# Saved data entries
..............................
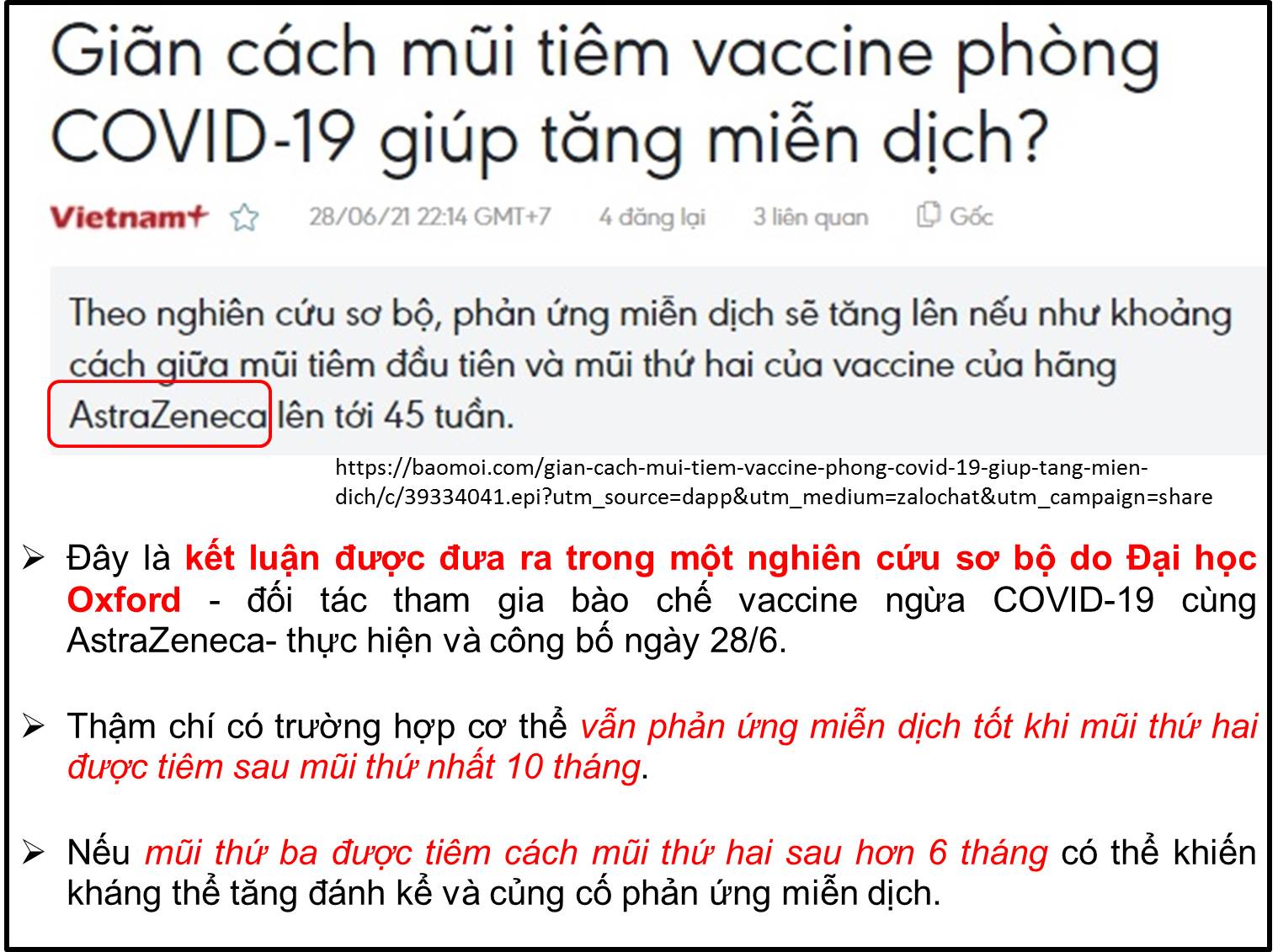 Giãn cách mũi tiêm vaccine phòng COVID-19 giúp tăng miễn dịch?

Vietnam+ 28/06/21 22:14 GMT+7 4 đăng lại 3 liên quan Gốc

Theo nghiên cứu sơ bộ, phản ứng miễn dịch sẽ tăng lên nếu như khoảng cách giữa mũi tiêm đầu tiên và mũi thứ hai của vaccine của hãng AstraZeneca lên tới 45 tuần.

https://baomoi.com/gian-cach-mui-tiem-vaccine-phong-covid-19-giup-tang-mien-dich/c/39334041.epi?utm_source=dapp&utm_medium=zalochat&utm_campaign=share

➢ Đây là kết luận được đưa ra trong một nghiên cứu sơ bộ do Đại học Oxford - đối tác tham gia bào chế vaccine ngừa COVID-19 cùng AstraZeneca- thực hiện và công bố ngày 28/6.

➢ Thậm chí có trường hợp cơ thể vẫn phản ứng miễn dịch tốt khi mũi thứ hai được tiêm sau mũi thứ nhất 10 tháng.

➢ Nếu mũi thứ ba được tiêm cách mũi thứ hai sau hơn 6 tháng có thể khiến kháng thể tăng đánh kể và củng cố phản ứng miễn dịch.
..............................
# What you should do
Would you output each entry exactly and leave the pictures behind?

# Solved exercise
 Giãn cách mũi tiêm vaccine phòng COVID-19 giúp tăng miễn dịch?

Vietnam+ 28/06/21 22:14 GMT+7 4 đăng lại 3 liên quan Gốc

Theo nghiên cứu sơ bộ, phản ứng miễn dịch sẽ tăng lên nếu như khoảng cách giữa mũi tiêm đầu tiên và mũi thứ hai của vaccine của hãng AstraZeneca lên tới 45 tuần.

https://baomoi.com/gian-cach-mui-tiem-vaccine-phong-covid-19-giup-tang-mien-dich/c/39334041.epi?utm_source=dapp&utm_medium=zalochat&utm_campaign=share

➢ Đây là kết luận được đưa ra trong một nghiên cứu sơ bộ do Đại học Oxford - đối tác tham gia bào chế vaccine ngừa COVID-19 cùng AstraZeneca- thực hiện và công bố ngày 28/6.

➢ Thậm chí có trường hợp cơ thể vẫn phản ứng miễn dịch tốt khi mũi thứ hai được tiêm sau mũi thứ nhất 10 tháng.

➢ Nếu mũi thứ ba được tiêm cách mũi thứ hai sau hơn 6 tháng có thể khiến kháng thể tăng đánh kể và củng cố phản ứng miễn dịch.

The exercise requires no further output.